The donation of a conservation easement may be a tax-deductible charitable gift, provided it meets IRS requirements and is donated to a qualified conservation organization, according to Elizabeth Byers, a San Francisco-based landscape architect and consultant who works with the Garden Conservancy. A conservation easement also can lower the value of an estate and provide estate tax savings to heirs.

The easement won't increase public access to Green Gables. However, through the years, the estate has been opened to charitable events. Last year it was featured on the "Symphony in Flowers" garden tour. In 1999 the estate was filmed as the Martin family home in the Robin William's movie, "Bicentennial Man." In 1991, it was the subject of the American Society of Interior Designers Designer Showcase -- the first time the estate was open to the general public. In 1986, the estate was named to the National Register of Historic Places.
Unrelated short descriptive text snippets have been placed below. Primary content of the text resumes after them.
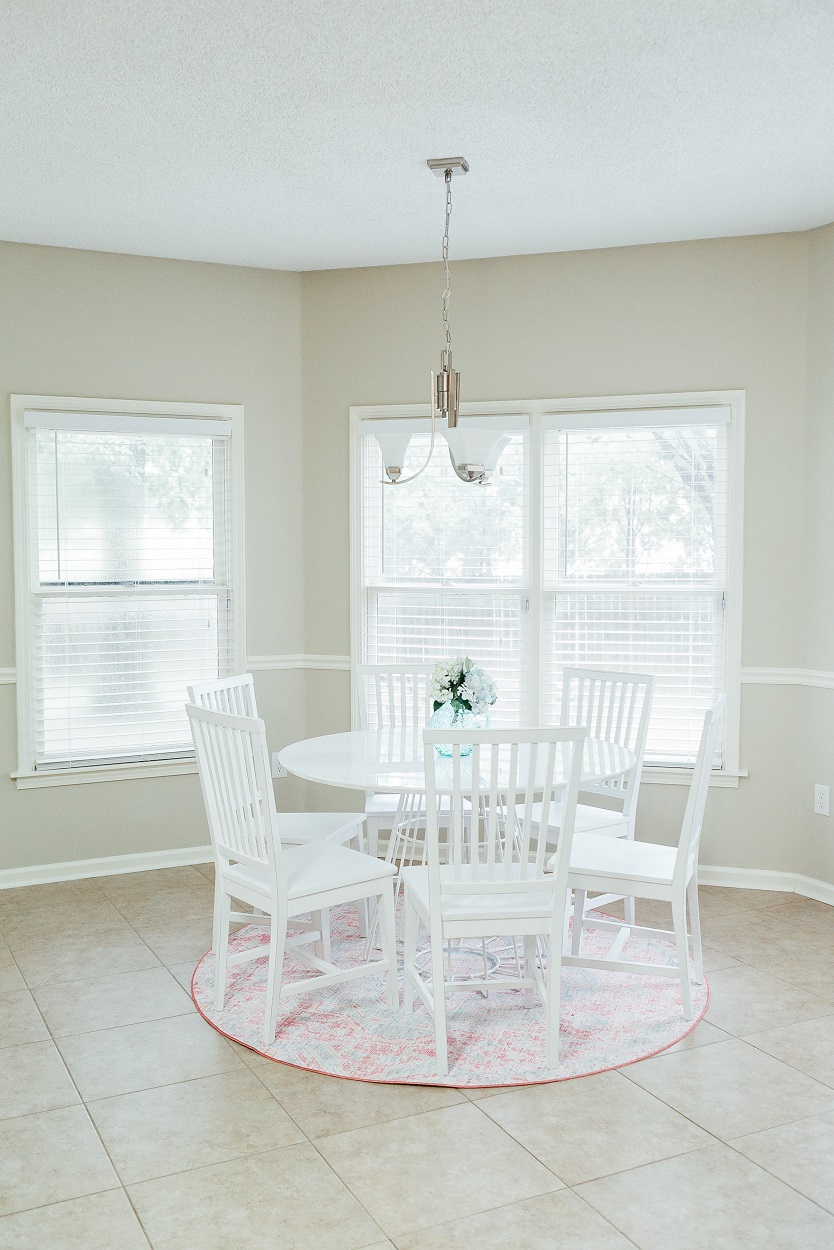 Refreshing Summer Home Decor for Dining Room & Kitchen featured by popular lifestyle blogger, Walking in Memphis in High Heels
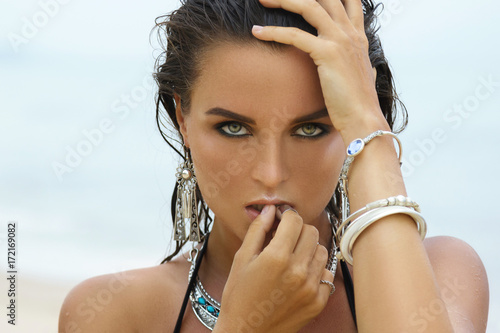 Foto  Woman wearing silver jewelry on the beach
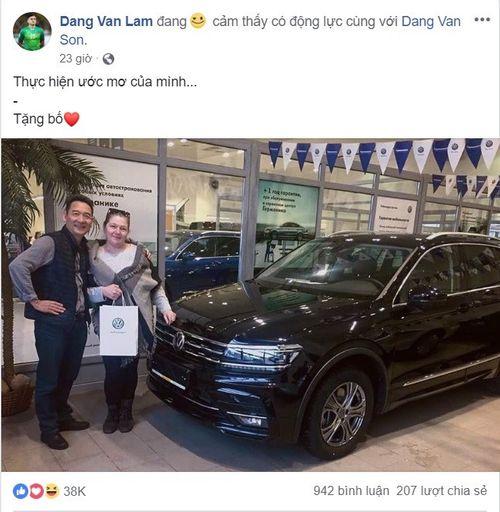 """Cận cảnh loạt quà tặng """"khủng"""" của các tuyển thủ Việt Nam cho gia đình sau 1 năm thành công - Ảnh 1"""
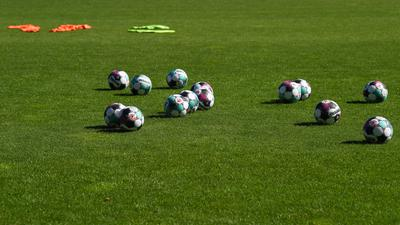 Feature, Schmuckbild, Hintergrund, Hintergrundbild, Symbol, Symboldbild.  GES/ Fussball/ 2. Bundesliga: KSC Training, 07.08.2020  --  Football/ Soccer 1st Division: KSC Practice, Karlsruhe,  Aug 07, 2020 -- DFL regulations prohibit any use of photographs as image sequences and/or quasi-video.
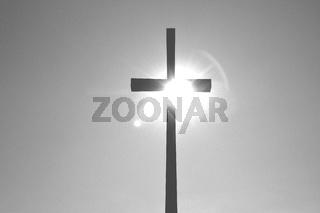 im brennenden Sonnenlicht das Kreuz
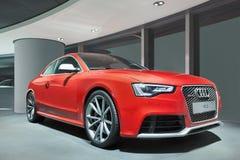 Audi rouge RS5 dans un showrroom, Pékin, Chine Images libres de droits
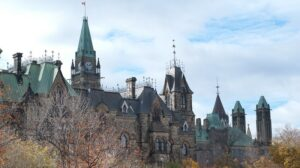 Canada sets out to enshrine 2050 net zero emissions goal in law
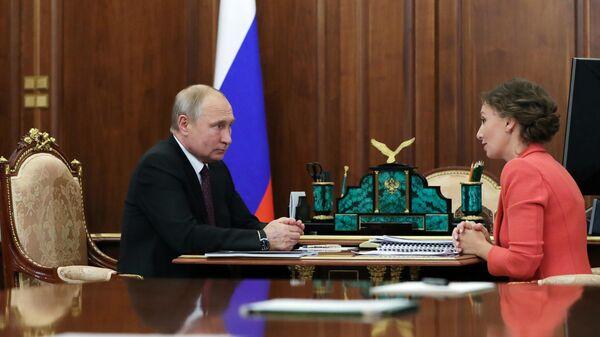 Президент РФ Владимир Путин и уполномоченный при президенте РФ по правам ребенка Анна Кузнецова во время встречи. 31 мая 2019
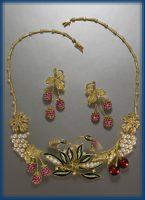 Raspberry jewellery set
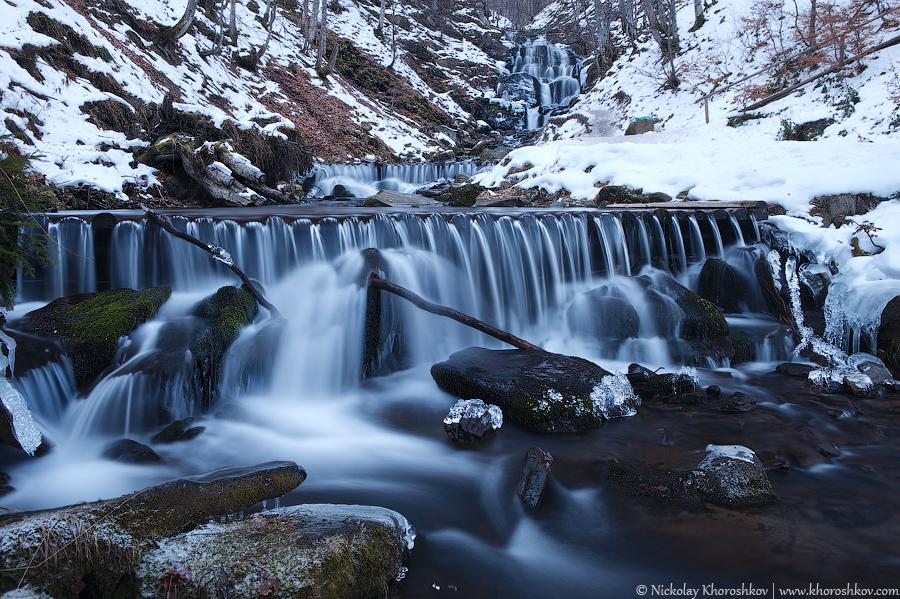 Картинки по запросу водопад шипот зимой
Green Gables was the largest and most ambitious project of Charles Sumner Greene, who with his brother, Henry, was a partner in the famed Southern California architectural firm, Greene & Greene. The brothers designed the exquisite Arts & Crafts style residence known as Gamble House, as well as many other landmark houses in Pasadena.

Green Gables was built for San Franciscans Mortimer and Bella Fleishhacker as a summer place. The name, Green Gables, was a play on words, alluding to Mr. Greene who started the project in 1911 and for the next 22 years oversaw the building of the main house, the gardens, and several outbuildings on the property. The urns and flower containers he designed are still seen in the garden; many of the trees and plants he selected flourish today.

The house claims the earliest roof of shingles imitating thatch. Mr. and Mrs. Fleishhacker had traveled to England on several occasions and admired the thatched houses there.

While most of the rooms in the 29-room mansion, still a private home, are geared toward modern living, one room, which has not changed since 1924, is the card room. Mr. Greene designed and crafted the card table and chairs, chandelier, friezes, and four cabinet doors that still bear his name.

One of the outbuildings, called "Greene's Folly," is a small rock building with two stories. The lower story was used as a dairy. Above, the open porch with arched windows was intended as a tea house where Mrs. Fleishhacker could serve afternoon tea. However, the dairy house was too far from the main house to make tea parties practical.

In 1929 Mr. Greene built a free-form swimming pool complex as his final project on the estate. There are also three other homes, occupied by Mortimer and David Fleishhacker, and their sister, Delia F. Ehrlich, and their families. Ms. Ehrlich's home was built by another famed architect, William Wurster. None are visible from the main house.

Making the gift to the Garden Conservancy is a way to provide "assurance that this unique property will be preserved for future generations of our family and other families in the Bay Area," says David Fleishhacker, speaking on behalf of himself, his brother and sister.

The Garden Conservancy's first project in 1989 was to secure preservation of the Ruth Bancroft Garden in Walnut Creek. The conservancy, based in Cold Spring, New York, also has a project to restore the gardens of Alcatraz.

Almanac staff writer Marion Softky contributed to this article.